Milano, 30 mag. (askanews) – Nutrizione, ambiente e stile di vita contano. E molto. È il messaggio emerso dal convegno “L’armonia invisibile: il microbiota tra ambiente e salute”, promosso dal Policlinico Universitario Campus Bio-Medico all’Istituto Luigi Sturzo di Roma. Al centro, il microbiota intestinale. Non più tema da addetti ai lavori, ma nodo cruciale per la salute pubblica.

“La ricerca sul microbiota si fa da oltre 15 anni, ma ci sono delle tappe a mio avviso importanti – afferma Michele Cicala, direttore della Gastroenterologia del Campus – e in questo momento forse la cosa più importante è cercare di portare a termine la comprensione dell’interplay tra ambiente e microbiota. In questo convegno si parla di quanto l’ambiente, che non è solo cibo, ma è tutto quello che ci sta attorno e che può interagire col nostro organismo tramite il microbiota. Il microbiota è un ‘key player’ per la per l’integrità mucosale. Credo che in questi momenti cruciali la ricerca debba concentrarsi ancora di più, perché possiamo essere più efficaci per trovare cure, oltre che per capire come siamo fatti”.
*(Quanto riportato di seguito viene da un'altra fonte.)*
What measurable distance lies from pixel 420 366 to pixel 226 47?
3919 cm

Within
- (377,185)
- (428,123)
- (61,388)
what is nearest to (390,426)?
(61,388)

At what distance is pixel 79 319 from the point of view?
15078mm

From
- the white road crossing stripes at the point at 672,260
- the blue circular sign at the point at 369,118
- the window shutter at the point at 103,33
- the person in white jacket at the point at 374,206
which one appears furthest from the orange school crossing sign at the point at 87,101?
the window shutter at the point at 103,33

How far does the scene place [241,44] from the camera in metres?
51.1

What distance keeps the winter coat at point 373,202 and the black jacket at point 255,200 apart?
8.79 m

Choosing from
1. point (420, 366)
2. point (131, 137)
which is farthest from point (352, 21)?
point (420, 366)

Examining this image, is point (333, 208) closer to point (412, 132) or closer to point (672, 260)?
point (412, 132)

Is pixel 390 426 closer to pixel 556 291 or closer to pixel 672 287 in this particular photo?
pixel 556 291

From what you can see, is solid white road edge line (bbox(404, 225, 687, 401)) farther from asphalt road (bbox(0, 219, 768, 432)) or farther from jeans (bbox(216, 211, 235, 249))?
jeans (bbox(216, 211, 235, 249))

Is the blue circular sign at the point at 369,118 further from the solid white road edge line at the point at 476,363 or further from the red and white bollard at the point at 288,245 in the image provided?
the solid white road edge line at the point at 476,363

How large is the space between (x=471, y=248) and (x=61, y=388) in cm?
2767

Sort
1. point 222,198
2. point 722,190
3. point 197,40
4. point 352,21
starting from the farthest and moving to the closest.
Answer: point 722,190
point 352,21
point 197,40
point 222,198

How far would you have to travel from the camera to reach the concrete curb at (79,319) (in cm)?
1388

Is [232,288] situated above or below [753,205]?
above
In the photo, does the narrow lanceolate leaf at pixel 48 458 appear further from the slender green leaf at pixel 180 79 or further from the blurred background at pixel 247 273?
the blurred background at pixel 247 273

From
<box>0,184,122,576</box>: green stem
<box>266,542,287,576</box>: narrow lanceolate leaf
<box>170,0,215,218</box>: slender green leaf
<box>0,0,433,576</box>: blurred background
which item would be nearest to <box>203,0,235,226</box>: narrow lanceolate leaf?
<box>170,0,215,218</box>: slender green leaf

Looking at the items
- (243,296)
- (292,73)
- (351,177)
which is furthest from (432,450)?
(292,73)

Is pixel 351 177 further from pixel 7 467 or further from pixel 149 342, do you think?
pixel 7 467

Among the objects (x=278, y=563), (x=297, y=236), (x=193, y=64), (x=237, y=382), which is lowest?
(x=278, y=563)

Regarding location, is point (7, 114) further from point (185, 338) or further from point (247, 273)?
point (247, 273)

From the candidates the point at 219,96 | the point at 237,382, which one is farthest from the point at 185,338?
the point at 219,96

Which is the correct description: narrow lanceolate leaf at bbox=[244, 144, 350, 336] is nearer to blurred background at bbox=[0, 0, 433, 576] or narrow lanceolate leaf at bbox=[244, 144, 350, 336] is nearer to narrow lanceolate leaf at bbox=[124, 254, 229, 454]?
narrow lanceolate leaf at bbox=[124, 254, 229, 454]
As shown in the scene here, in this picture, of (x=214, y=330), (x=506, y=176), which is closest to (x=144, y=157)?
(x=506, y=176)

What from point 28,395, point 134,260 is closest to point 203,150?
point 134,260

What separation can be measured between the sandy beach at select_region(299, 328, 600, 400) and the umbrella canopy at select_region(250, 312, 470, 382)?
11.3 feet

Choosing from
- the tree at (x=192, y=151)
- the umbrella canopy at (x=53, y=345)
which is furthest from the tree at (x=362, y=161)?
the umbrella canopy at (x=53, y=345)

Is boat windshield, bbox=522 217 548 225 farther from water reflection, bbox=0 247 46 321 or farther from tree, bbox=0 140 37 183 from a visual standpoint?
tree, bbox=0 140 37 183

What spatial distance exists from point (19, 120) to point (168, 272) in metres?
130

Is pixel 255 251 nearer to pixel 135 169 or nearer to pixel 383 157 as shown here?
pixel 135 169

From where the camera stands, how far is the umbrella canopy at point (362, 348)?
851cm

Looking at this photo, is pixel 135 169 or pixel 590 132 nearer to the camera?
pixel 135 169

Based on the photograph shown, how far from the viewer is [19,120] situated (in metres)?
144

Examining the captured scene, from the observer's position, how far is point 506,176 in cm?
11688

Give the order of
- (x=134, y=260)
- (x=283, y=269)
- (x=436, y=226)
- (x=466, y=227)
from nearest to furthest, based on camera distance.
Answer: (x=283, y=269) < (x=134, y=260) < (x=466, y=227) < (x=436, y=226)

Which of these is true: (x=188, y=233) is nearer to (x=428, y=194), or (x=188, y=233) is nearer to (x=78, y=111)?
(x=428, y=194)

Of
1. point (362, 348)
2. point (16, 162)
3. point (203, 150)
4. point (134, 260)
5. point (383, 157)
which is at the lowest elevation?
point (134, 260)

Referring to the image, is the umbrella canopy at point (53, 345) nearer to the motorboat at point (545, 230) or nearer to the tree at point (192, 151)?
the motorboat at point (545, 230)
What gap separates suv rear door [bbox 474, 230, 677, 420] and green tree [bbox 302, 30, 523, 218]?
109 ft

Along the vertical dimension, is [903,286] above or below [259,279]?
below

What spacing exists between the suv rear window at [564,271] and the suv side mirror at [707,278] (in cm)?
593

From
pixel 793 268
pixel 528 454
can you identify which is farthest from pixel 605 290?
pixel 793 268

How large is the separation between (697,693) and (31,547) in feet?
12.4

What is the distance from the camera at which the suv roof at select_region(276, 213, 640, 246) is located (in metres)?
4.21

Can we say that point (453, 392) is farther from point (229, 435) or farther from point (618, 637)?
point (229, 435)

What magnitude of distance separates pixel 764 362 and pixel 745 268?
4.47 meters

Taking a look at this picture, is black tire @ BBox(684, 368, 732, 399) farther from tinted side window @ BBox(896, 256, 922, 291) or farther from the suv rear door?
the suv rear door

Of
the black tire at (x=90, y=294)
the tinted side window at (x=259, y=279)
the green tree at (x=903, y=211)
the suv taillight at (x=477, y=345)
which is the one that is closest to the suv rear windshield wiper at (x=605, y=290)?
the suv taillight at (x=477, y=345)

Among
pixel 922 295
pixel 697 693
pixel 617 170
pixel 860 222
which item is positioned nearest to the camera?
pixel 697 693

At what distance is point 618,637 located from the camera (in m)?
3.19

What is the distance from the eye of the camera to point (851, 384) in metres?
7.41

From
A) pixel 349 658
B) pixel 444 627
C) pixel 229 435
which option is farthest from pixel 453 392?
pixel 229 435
Il convegno è stato pensato per approfondire, da più punti di vista, il ruolo del microbiota sia nella prevenzione delle malattie croniche, sia nei meccanismi che ne favoriscono lo sviluppo. Nel corso dell’evento sono stati presentati i risultati di una ricerca realizzata dal Campus Bio-Medico in collaborazione con il CNR e il National Biodiversity Future Center. Lo studio – che ha coinvolto 130 persone – è stato recentemente illustrato anche alla Digestive Disease Week di San Diego.